El muralismo mexicano tuvo su periodo de producción más prolífico en el periodo comprendido entre 1921 a 1954. A pesar de ser un movimiento plástico con diferentes etapas, mantuvo como constante el interés de los artistas por plasmar la visión social que cada uno de ellos tenía sobre la identidad nacional.
La primera fase del muralismo en México se enmarca durante la presidencia del general Álvaro Obregón. Con la llegada de José Vasconcelos a la Secretaría de Educación Pública, se impulsó un nuevo proyecto cultural y educativo. Al término de la lucha revolucionaria la iniciativa pudo llegar a buen puerto y abrir uno de los capítulos más importantes en la historia de la cultura mexicana, cuando Roberto Montenegro realizó el mural El árbol de la vida, en el ex Colegio Máximo de San Pedro y San Pablo, hoy Museo de la Luz. En esta primera etapa, se abordaron temas relacionados a la naturaleza, la ciencia y la metafísica.
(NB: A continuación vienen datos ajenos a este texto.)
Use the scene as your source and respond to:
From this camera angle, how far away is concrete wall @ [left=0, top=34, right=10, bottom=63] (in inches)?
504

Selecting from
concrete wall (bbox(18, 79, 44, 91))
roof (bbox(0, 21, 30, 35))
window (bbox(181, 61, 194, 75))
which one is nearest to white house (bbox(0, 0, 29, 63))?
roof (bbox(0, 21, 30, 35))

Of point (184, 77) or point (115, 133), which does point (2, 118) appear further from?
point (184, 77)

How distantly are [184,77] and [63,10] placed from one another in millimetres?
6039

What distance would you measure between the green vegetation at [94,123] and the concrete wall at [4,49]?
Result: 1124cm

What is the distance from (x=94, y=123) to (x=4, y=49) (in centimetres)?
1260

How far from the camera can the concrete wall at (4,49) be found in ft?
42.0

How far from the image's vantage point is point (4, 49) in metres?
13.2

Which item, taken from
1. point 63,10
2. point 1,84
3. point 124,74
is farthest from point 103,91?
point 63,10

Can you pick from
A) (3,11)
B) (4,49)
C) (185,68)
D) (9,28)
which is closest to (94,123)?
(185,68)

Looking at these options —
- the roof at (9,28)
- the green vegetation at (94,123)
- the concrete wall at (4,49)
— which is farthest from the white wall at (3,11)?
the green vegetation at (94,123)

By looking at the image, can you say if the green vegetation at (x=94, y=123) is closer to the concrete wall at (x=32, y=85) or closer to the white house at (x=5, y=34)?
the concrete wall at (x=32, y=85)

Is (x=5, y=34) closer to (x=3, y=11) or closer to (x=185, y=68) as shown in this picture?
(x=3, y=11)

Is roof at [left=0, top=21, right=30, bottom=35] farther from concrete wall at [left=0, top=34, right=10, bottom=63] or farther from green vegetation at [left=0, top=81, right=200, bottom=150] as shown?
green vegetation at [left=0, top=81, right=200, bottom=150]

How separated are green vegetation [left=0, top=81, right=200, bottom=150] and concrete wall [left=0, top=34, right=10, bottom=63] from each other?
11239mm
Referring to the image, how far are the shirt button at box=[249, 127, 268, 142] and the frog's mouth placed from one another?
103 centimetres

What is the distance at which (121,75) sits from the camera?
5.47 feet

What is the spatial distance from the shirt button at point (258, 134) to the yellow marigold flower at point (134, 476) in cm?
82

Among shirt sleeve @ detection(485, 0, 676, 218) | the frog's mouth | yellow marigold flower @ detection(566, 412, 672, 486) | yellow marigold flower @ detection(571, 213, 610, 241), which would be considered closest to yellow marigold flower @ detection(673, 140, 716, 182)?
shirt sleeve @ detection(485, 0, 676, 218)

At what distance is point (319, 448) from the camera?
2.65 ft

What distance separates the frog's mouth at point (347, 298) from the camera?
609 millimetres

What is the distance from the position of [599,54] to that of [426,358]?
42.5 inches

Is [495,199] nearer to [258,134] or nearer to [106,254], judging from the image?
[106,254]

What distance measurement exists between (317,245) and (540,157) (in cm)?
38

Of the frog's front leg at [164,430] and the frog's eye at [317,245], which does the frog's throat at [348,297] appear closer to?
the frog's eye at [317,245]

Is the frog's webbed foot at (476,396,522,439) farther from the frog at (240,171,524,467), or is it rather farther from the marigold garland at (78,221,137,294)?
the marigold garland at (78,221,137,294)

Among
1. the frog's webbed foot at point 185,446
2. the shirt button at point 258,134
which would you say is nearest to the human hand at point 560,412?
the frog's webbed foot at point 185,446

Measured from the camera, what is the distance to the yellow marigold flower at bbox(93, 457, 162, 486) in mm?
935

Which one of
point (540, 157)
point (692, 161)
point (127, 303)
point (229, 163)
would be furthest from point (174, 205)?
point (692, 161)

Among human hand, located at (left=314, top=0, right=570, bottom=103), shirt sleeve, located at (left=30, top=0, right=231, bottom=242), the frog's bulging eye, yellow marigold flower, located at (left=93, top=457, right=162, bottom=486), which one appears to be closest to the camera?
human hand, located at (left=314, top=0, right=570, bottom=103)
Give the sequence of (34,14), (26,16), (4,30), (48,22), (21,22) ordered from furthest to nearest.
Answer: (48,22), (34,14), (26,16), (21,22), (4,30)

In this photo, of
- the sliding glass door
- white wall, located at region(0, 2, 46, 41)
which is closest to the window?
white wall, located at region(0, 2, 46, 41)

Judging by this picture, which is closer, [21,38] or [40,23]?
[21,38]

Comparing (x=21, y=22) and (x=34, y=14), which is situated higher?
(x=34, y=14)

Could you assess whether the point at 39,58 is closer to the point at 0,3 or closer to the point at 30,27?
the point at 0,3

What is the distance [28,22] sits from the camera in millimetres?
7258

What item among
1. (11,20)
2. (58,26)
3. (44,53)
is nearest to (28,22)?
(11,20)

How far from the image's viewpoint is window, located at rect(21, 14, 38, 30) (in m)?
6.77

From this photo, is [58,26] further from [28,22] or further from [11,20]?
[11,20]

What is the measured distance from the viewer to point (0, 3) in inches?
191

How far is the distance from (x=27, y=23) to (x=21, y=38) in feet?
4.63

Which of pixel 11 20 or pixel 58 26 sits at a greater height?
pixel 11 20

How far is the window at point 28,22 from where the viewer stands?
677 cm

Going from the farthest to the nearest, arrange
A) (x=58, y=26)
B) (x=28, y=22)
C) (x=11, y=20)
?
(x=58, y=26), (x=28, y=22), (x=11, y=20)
En la segunda fase del movimiento, identificada entre 1934 y 1940, el muralismo entró en una etapa de reflexión, como consecuencia del contexto político nacional. Los artistas sostuvieron intensas discusiones sobre los caminos que en ese momento debería tomar el muralismo; fue así que se fundó la Liga de Escritores y Artistas Revolucionarios y el Taller de la Gráfica Popular, ambos con la intención de mantener en el movimiento muralista, un arte comprometido con las masas obreras y campesinas. La política interior asumida por el gobierno cardenista, así como la política externa con una clara oposición al fascismo, influyó en que los pintores jóvenes, que no participaron directamente en la Revolución se relacionaran con ella viéndola como el símbolo de un cambio internacional, por lo que entendieron el movimiento revolucionario no sólo como una lucha armada interna, sino como parte de una revolución mundial. Razón por la cual, en esta etapa se adoptó un discurso nacionalista y revolucionario.
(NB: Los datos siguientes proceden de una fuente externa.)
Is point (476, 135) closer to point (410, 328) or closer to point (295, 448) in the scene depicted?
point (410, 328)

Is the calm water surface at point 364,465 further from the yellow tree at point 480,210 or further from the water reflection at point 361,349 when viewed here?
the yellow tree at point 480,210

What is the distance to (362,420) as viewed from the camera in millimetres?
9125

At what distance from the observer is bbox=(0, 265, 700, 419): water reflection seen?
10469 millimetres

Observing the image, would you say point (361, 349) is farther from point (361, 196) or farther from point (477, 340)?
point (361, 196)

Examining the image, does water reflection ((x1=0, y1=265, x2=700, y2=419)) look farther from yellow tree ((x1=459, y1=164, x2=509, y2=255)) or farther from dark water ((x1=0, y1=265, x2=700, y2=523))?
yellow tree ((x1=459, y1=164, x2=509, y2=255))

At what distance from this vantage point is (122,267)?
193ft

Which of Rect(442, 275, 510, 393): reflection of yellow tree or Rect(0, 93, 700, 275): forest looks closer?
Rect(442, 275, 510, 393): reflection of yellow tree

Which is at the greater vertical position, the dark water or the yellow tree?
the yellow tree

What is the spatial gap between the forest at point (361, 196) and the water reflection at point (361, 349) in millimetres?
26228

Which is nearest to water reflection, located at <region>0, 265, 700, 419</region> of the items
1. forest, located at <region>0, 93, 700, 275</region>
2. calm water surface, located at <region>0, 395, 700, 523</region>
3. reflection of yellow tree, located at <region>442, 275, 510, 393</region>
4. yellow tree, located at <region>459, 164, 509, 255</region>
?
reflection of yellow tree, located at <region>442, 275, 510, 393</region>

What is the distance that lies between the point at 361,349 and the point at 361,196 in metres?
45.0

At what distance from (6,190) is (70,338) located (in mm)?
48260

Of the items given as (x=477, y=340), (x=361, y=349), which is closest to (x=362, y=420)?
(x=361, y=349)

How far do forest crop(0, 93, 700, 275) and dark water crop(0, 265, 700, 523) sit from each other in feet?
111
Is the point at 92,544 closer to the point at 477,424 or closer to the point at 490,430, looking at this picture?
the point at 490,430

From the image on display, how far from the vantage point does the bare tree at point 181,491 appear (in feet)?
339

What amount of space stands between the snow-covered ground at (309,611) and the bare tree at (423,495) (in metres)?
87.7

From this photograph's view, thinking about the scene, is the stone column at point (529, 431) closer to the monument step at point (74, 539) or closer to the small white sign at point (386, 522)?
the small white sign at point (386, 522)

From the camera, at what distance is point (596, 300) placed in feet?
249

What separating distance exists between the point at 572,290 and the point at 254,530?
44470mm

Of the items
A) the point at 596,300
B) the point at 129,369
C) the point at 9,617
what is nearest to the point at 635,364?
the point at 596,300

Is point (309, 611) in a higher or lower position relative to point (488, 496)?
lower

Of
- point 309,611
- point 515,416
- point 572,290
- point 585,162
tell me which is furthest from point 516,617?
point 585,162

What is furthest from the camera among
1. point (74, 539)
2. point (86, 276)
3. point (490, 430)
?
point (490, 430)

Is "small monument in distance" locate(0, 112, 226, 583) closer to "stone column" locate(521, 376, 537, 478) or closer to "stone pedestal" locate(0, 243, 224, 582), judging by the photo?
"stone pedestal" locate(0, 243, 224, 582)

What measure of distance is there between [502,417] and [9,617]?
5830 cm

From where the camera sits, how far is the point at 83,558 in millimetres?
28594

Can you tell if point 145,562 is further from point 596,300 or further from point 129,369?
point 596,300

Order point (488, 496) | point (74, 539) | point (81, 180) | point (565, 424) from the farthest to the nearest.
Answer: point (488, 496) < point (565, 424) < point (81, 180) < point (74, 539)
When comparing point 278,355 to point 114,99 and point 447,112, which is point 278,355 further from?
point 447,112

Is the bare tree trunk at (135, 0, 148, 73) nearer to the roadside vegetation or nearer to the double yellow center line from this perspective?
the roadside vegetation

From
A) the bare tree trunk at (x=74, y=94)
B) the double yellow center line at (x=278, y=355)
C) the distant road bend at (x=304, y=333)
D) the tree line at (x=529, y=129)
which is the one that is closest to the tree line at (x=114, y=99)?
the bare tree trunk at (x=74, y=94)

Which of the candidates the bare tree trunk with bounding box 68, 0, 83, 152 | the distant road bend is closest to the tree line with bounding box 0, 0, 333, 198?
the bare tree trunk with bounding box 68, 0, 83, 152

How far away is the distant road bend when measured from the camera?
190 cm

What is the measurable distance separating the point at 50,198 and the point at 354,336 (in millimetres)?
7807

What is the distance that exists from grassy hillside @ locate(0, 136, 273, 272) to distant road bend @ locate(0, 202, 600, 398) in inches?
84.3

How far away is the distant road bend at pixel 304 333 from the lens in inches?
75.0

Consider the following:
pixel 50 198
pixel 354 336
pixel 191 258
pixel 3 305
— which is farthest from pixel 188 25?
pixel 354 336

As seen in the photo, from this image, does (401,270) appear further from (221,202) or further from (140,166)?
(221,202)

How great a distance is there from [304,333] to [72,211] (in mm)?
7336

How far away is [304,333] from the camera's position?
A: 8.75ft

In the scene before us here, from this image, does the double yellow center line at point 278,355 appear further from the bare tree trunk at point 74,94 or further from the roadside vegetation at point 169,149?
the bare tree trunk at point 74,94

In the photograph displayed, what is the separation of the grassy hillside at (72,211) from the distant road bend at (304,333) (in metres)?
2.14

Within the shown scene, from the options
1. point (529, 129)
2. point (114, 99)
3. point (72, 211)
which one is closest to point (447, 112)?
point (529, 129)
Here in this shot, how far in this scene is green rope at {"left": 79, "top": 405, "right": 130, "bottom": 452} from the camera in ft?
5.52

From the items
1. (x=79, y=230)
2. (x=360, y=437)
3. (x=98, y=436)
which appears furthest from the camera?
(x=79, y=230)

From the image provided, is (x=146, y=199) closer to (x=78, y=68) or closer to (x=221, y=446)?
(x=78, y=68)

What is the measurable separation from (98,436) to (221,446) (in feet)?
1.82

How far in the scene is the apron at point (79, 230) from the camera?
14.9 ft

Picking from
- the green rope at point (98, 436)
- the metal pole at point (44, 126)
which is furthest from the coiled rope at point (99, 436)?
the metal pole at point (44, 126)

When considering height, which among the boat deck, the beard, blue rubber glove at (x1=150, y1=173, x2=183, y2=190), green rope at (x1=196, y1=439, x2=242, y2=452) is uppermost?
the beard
La creación de murales en diferentes recintos públicos tuvo un importante impacto, tanto por la necesidad de hacer prevalecer los valores revolucionarios y postulados sociales, como por mantener una cierta unidad artística, lo que generó que el movimiento alcanzara su momento más alto. Aunado a esto, empresas de iniciativa privada como hoteles y bancos, comenzaron a encargar a diferentes artistas, producción de murales para sus edificios. De esta manera, hubo poco a poco una modificación en los contenidos de las obras, algunos artistas comenzaron a omitir aspectos de la lucha revolucionaria para abordar temas más generales; así se dio origen a la tercera y última fase del muralismo, en la que se ampliaron los horizontes de acuerdo a los intereses de cada artista, aunque sin duda, prevaleció la intención de mostrar un compromiso social y político y una intención por exaltar el arte popular, el pasado indígena y lo mexicano.